For the record, ZFS on LUKS encrypted full disk encryption, boot is encrypted on a separate drive and no keyfiles, manual entry of passwords until I get things debugged correctly.

dschaper avatar Jan 09 '18 06:01 dschaper

@Schlesiger Sorry, I was mistaken. Have you tried the hint of @dschaper ?

dasJ avatar Jan 09 '18 09:01 dasJ

@dschaper Thank you for your input! @dasJ I will give @dschaper solution a try! I already see two root= definitions in my /boot/grub/grub.cfg.

wallzero avatar Jan 24 '18 13:01 wallzero

I have the same issue with systemd-boot. I checked my kernel parameter in the entries screen. I don't have any duplicate root=/: values. IMG_20210623_201847

That's the error during bootstrap. I also can't get a emergency shell. And journalctl is empty when I chroot in.

IMG_20210623_201507

maksim-pinguin avatar Jun 23 '21 18:06 maksim-pinguin

I'm seeing the same behaviour — sd-zfs tries to import the pool before sd-encrypt has decrypted it — with this hook order:

HOOKS=(base systemd autodetect keyboard sd-vconsole modconf block sd-encrypt lvm2 sd-zfs filesystems fsck)

I'll try different device specifications (currently PARTLABEL=…) in /etc/crypttab.initramfs when I have some more time.

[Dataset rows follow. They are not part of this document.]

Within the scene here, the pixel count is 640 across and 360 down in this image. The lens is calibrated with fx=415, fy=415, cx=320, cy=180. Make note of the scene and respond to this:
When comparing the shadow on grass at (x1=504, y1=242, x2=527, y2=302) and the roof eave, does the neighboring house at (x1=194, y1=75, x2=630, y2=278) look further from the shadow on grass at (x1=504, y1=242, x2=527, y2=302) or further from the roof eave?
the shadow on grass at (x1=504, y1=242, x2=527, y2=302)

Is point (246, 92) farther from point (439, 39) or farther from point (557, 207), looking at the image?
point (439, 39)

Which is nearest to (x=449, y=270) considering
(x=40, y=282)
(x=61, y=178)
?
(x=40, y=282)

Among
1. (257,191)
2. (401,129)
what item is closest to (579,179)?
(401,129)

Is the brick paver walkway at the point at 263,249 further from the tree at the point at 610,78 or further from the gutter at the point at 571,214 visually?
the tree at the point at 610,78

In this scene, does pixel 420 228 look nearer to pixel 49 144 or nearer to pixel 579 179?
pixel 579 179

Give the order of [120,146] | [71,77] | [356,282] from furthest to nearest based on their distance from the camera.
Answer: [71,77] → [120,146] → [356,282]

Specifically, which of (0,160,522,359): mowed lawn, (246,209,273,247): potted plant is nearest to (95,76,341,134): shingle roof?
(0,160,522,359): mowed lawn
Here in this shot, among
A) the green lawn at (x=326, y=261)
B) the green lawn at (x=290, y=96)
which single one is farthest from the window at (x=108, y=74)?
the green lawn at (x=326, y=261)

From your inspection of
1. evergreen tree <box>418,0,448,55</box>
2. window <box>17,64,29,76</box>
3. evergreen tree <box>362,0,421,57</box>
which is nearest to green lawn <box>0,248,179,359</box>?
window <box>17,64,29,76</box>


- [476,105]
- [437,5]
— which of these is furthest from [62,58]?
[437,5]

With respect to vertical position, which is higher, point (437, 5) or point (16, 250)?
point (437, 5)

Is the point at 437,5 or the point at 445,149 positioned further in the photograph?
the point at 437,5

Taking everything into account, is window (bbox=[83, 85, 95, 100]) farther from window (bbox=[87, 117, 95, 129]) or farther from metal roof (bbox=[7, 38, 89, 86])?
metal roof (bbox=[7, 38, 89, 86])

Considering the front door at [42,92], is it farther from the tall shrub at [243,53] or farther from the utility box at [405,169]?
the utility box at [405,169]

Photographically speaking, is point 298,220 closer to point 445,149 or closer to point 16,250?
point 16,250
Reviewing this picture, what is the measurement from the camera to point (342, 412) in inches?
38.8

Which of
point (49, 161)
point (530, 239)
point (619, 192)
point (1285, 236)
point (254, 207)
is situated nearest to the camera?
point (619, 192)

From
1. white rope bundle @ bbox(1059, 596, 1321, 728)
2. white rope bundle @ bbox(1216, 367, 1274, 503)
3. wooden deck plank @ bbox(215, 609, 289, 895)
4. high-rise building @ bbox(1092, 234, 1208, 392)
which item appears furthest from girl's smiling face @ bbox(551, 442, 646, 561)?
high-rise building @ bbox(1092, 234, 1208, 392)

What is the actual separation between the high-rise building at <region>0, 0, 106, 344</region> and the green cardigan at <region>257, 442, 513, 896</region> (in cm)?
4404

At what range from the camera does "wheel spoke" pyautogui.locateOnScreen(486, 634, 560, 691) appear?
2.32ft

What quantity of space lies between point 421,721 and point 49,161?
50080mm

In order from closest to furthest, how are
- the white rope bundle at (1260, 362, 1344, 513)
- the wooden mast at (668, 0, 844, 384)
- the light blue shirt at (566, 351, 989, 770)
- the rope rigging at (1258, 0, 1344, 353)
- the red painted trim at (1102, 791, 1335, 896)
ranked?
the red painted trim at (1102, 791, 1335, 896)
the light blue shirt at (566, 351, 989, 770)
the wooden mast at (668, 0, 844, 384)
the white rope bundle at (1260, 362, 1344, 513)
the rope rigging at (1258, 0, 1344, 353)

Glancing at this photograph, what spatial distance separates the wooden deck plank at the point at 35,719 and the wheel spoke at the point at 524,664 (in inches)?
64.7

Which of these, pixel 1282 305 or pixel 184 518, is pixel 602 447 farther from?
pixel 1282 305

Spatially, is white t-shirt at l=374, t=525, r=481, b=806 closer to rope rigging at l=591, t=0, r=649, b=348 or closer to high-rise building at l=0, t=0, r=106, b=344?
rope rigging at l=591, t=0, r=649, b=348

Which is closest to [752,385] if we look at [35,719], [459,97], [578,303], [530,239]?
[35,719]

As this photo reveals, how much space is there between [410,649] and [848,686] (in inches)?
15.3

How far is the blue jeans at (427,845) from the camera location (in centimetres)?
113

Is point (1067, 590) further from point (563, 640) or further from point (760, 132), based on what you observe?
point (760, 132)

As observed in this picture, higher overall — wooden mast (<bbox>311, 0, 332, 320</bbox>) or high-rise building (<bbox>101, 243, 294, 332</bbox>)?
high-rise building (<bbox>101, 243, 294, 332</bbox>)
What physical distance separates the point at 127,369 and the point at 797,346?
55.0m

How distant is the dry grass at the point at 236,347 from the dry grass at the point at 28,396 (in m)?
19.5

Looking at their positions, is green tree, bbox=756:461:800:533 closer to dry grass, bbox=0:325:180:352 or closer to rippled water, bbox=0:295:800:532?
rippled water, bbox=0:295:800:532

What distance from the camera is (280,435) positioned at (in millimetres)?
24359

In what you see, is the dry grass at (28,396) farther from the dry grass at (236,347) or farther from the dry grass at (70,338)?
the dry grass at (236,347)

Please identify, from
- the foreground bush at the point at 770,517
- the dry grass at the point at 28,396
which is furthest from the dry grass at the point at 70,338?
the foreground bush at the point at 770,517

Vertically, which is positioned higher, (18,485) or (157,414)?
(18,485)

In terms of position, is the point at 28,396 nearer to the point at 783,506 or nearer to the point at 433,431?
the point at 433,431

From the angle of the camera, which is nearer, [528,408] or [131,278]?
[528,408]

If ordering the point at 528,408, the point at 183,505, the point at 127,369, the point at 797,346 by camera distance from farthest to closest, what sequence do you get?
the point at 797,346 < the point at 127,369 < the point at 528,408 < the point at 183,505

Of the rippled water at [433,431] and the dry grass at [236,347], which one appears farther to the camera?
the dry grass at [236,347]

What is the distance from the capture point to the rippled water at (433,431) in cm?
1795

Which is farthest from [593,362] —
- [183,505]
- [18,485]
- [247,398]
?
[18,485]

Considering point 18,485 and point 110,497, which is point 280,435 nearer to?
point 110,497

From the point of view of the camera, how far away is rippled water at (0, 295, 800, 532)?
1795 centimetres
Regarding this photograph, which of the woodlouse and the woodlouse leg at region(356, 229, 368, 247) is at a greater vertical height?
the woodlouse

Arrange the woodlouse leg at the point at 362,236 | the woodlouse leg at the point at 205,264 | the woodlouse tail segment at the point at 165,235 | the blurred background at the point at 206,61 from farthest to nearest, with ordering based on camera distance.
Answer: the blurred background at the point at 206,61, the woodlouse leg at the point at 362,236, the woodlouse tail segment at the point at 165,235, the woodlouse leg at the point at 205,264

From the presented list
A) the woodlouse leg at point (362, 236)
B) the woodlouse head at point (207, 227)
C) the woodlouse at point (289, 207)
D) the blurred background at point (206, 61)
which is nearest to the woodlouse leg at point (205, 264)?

@maksim-pinguin For what it's worth, you can create an unlocked root account in your initramfs (which is created separately from your regular root account) to at least get an emergency shell: https://bbs.archlinux.org/viewtopic.php?pid=1927757#p1927757 From there, you can probably just zpool import -R /sysroot rpool; exit to continue booting normally.

n-st avatar Sep 26 '21 22:09 n-st

I have the same error as @maksim-pinguin on my setup.

misaka18931 avatar Apr 27 '22 10:04 misaka18931

I managed to get it running with the old syntax for the kernel parameter regarding the zfs partition. Check this thread: https://bbs.archlinux.org/viewtopic.php?pid=1979863#p1979863

maksim-pinguin avatar Apr 28 '22 12:04 maksim-pinguin